Hosting a website is like a swan swimming on a lake – on the surface everything is smooth, but in reality there’s an awful lot of activity going on underneath to maintain the grace that everyone sees.
This is especially true of the security side of hosting. Everyone expects their site to faithfully serve up web pages, but most never give a second thought to what’s needed behind the scenes to keep ne’er-do-wells (aka hackers) from getting into the site, taking control, and using the site for their own purposes.

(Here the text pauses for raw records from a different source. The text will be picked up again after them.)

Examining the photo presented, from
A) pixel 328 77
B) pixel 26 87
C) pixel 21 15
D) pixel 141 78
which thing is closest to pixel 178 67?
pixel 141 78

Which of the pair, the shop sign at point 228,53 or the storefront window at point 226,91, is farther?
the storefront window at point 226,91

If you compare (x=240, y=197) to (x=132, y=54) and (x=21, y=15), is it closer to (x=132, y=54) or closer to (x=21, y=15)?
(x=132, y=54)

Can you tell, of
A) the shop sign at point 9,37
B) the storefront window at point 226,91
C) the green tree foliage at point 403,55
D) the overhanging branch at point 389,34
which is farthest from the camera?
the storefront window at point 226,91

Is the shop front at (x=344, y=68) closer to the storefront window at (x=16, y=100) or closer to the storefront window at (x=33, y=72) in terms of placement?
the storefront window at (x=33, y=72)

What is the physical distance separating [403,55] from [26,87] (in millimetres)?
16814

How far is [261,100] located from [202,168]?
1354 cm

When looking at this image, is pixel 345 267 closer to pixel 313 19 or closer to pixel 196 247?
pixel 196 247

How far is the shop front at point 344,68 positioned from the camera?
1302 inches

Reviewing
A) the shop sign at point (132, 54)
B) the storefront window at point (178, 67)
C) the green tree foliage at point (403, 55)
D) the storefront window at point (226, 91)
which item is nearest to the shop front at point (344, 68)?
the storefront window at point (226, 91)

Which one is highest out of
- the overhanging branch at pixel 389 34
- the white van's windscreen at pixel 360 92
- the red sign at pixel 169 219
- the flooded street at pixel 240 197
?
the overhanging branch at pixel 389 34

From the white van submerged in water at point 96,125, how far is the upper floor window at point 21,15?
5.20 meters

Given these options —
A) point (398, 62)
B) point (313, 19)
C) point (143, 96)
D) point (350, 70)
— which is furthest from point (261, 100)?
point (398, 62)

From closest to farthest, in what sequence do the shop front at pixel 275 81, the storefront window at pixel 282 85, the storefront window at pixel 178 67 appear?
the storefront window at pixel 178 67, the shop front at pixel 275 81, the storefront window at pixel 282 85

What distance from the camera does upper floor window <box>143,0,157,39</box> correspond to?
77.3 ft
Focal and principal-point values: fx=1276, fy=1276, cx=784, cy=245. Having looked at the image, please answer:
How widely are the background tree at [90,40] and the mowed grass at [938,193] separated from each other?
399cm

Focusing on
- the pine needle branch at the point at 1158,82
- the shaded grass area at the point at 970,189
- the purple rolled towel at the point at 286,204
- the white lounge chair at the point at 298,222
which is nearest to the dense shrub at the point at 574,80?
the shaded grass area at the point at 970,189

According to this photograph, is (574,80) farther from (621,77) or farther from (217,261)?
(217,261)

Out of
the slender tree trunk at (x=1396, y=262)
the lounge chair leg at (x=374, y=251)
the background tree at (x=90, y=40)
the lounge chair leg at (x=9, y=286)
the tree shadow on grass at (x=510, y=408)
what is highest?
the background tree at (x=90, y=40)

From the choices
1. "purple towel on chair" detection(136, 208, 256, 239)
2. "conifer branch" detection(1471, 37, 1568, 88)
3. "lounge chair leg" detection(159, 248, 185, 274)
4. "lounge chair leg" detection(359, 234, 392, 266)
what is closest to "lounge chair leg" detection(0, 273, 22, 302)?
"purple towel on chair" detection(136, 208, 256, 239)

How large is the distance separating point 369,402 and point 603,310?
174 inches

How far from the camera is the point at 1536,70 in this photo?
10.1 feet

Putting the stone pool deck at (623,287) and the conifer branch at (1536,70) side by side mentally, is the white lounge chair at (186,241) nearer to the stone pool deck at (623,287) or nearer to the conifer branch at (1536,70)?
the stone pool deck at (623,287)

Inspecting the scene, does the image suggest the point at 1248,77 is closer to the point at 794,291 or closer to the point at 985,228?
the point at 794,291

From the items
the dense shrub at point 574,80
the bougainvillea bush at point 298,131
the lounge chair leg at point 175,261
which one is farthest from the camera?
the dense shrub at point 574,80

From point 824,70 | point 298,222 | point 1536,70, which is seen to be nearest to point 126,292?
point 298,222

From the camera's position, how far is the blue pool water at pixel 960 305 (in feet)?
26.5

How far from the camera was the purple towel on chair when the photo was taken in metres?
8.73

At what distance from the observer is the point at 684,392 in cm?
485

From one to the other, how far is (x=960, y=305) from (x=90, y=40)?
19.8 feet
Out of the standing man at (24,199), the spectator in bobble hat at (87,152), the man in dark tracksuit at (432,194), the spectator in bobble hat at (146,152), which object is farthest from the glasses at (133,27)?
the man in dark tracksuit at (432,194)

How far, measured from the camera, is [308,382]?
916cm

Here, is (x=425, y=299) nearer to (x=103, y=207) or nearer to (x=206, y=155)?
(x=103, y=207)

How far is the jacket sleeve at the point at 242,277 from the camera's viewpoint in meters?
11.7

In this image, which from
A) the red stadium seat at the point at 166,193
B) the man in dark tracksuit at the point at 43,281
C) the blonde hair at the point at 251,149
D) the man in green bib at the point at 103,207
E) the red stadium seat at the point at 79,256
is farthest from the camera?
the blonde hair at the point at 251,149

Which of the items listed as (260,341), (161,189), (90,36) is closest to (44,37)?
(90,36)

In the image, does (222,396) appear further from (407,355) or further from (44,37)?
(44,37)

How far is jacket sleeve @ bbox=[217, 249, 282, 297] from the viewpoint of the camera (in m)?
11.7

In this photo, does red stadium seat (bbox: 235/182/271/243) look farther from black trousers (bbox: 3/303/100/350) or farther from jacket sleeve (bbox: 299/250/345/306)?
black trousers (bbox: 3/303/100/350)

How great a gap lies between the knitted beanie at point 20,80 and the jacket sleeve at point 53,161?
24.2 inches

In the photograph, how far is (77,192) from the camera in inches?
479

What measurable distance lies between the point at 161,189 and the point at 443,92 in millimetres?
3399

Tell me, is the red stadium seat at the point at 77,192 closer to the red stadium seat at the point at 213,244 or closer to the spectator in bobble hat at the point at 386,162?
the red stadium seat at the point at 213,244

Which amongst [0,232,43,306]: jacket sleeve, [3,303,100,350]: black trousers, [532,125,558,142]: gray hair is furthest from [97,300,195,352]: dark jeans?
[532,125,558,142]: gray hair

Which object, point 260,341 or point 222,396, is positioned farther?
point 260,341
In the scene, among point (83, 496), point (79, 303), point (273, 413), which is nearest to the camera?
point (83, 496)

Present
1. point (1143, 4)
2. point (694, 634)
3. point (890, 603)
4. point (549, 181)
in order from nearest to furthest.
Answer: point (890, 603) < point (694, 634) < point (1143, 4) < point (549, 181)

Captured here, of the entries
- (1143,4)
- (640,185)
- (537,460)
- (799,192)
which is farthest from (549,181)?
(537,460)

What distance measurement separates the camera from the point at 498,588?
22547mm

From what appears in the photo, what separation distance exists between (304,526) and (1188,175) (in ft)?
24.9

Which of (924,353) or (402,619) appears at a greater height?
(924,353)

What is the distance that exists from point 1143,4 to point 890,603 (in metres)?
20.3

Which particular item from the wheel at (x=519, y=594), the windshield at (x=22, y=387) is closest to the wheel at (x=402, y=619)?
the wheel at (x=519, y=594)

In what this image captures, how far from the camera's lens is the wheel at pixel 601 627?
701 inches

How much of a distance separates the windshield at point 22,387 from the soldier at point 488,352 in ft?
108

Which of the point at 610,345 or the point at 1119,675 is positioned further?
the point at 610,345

We spend a lot of time and a whole lot of money putting security measures in place to detect, reject and prevent hack attempts. But more could be done with your help. Here are some tips:
1. Keep your software up to date. For example, suppose WordPress brings out an updated version 1.2.3 to fix a security hole. You can keep up to date with WordPress releases on the WordPress News Blog. From that point onwards hackers know that there will be websites out there running the flawed version 1.2.2 and they will go round all the websites they find to see if they can exploit this flaw. For this reason it is imperitive that you update any 3rd party software you are using as soon as possible.
Note that WordPress needs 30MB – 40MB free space to perform an update so you should check how much space you have available before updating. We backup your site each day and keep a week’s worth of backups, so you don’t need to waste space taking your own backups.
If you don’t have enough then you could either upgrade permanently (which will give you more space for uploads or mail) or ask us for some temporary space.
2. It’s not just WordPress. Here at Calico we tend to focus on WordPress because it’s the 3rd party software that’s most widely used by our customers, but the above request is not limited to the WordPress framework. Any 3rd party software you use will get updated, revealing the security holes in previous versions. This applies to other CMS framework systems (Joomla, Drupal, etc) and their themes, plugins, templates, etc. You need to keep *everything* up to date.
3. Add your own security layers. For WordPress (“other 3rd party software frameworks are available”) you can get plugins that will help you configure your settings to make them more secure, and monitor the activity on your website and try to block suspicious activity. We recommend you install security plugins WordFence and iThemes Security as soon as you’ve set up WordPress – we install them routinely when setting up a site for customers.
Another way hackers try to get into WordPress is by trying to break into one of its entry points, the script xmlrpc.php. If you only use the Dashboard to administer WordPress, and not any other means, then you could add the following to your .htaccess file:
Redirect 403 /xmlrpc.php
This will effectively block access to the script. Again, this is something we routinely do when setting up WordPress here at Calico.
Hopefully, by keeping everything up to date and secure, we can together keep your websites working as smoothly as you would expect.